A study published in the Journal of the National Cancer Institute on Monday suggested that hair-straightening products may contain hazardous chemicals linked to a higher risk of uterine cancer — the most common gynecologic cancer in the United States today.
The study focused on 33,947 women aged 35-74 who “self-reported their use of hair products in the prior 12 months, including hair dyes; straighteners, relaxers, or pressing products; and permanents or body waves.”
Of the 33,947 participants, 378 women developed uterine cancer. Women who used chemical hair straighteners were more than twice as likely to develop uterine cancer than those who had not.
Moreover, the likelihood of developing uterine cancer was directly linked to usage: women who used chemical straighteners more frequently were more likely to develop uterine cancer than those who used the product occasionally.
Black women represented 60% of the participants who reported using chemical straighteners, noted Chanda Jackson, a participant in the National Institute of Environmental Health Sciences Earl Stadtman Investigators program and co-author of the study.
“The bottom line is that the exposure burden appears to be higher among Black women,” she said.
Although relaxers are marketed specifically for black women, all women can use these products.
Straight hair was a popular hairstyle for women of all races in the mid-2000s, but in the following decade, more women began opting for other styles or a natural look.
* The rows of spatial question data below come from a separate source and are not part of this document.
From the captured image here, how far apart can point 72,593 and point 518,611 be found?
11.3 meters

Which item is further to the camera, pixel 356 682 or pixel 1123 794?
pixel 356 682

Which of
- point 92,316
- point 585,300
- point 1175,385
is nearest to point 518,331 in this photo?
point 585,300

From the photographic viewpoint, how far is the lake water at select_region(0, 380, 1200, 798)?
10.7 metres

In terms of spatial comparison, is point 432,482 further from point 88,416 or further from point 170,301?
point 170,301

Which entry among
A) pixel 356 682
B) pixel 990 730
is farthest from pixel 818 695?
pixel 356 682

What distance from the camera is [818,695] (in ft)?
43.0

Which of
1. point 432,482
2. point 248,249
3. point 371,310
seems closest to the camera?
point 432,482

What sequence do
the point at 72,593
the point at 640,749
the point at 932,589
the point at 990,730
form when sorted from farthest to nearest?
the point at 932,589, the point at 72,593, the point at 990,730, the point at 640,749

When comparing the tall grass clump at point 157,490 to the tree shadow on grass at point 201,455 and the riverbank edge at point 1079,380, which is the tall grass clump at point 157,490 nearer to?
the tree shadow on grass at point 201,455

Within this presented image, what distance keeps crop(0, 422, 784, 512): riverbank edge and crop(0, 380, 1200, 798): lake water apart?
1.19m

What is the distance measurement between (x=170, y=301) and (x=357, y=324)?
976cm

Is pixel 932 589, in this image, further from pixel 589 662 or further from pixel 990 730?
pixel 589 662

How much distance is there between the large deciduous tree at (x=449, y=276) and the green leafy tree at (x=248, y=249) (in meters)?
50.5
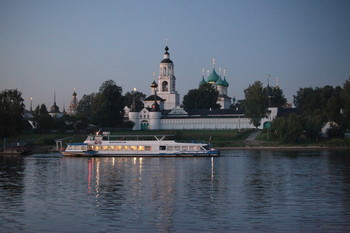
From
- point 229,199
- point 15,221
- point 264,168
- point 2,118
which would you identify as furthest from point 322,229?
point 2,118

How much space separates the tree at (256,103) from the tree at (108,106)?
2856cm

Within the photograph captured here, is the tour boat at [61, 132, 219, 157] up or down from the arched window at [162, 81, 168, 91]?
down

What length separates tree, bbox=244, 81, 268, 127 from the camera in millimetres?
121625

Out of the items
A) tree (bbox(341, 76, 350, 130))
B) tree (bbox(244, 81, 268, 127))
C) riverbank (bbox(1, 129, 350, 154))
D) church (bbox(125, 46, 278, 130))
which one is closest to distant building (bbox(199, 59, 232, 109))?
church (bbox(125, 46, 278, 130))

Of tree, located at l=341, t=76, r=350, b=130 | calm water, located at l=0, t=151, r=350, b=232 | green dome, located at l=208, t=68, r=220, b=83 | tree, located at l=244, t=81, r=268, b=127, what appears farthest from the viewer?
green dome, located at l=208, t=68, r=220, b=83

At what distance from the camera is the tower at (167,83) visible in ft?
536

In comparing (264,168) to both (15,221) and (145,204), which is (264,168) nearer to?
(145,204)

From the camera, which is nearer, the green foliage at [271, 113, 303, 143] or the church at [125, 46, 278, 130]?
the green foliage at [271, 113, 303, 143]

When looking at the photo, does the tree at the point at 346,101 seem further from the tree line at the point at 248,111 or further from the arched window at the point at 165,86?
the arched window at the point at 165,86

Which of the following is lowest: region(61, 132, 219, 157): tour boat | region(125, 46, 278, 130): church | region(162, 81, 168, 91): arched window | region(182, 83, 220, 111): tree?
region(61, 132, 219, 157): tour boat

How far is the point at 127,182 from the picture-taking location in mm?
43750

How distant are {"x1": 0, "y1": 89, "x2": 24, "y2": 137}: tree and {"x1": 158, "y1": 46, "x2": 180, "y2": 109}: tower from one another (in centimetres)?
5621

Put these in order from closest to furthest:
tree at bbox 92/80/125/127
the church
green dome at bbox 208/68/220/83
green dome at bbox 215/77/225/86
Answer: tree at bbox 92/80/125/127 → the church → green dome at bbox 215/77/225/86 → green dome at bbox 208/68/220/83

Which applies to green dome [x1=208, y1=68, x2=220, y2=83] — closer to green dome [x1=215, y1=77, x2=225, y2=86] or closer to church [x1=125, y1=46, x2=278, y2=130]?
green dome [x1=215, y1=77, x2=225, y2=86]
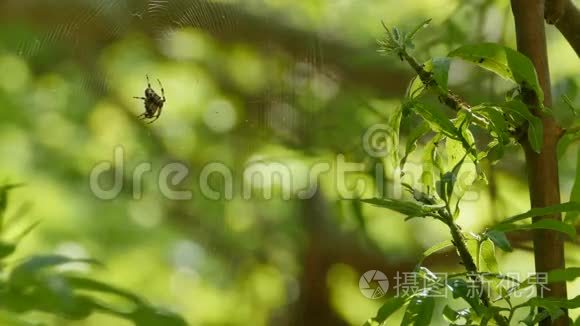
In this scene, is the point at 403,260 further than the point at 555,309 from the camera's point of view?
Yes

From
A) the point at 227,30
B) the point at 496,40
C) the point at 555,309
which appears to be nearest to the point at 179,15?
the point at 227,30

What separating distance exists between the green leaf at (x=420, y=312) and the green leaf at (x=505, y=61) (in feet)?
0.75

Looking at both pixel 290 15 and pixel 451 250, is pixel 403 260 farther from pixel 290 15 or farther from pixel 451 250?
pixel 290 15

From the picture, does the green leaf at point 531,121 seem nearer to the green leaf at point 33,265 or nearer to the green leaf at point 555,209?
the green leaf at point 555,209

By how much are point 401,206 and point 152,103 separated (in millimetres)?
437

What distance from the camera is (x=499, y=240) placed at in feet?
2.10

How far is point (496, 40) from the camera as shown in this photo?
103cm

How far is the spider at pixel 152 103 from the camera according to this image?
949 mm

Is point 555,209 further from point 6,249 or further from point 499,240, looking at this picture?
point 6,249

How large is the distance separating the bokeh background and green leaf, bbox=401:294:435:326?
0.30 metres

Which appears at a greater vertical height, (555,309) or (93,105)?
(93,105)

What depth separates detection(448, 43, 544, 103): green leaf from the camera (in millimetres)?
657

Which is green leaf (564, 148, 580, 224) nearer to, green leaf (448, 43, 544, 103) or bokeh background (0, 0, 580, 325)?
green leaf (448, 43, 544, 103)

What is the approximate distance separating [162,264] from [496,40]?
1.92 ft
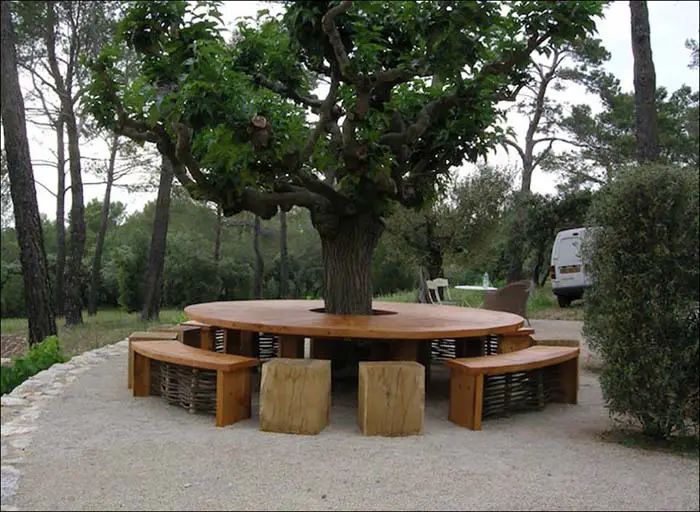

From 2012-2017, hair relaxer sales fell a whopping 38%.
More recently, straight hair has become fashionable again as Gen Z attempts to recapture the styles associated with the early aughts. Milan’s 2021 fashion week displayed the same straight styles with nary a hair out of place.
As straightened hair becomes the norm once again, the authors of the study write, “More research is warranted to confirm our novel findings in different populations, particularly in African American and/or Black women because of the high prevalence of straightener use, and to evaluate the potential contribution of hair products to health disparities in uterine cancer. Future efforts are also needed to identify the chemical ingredients.”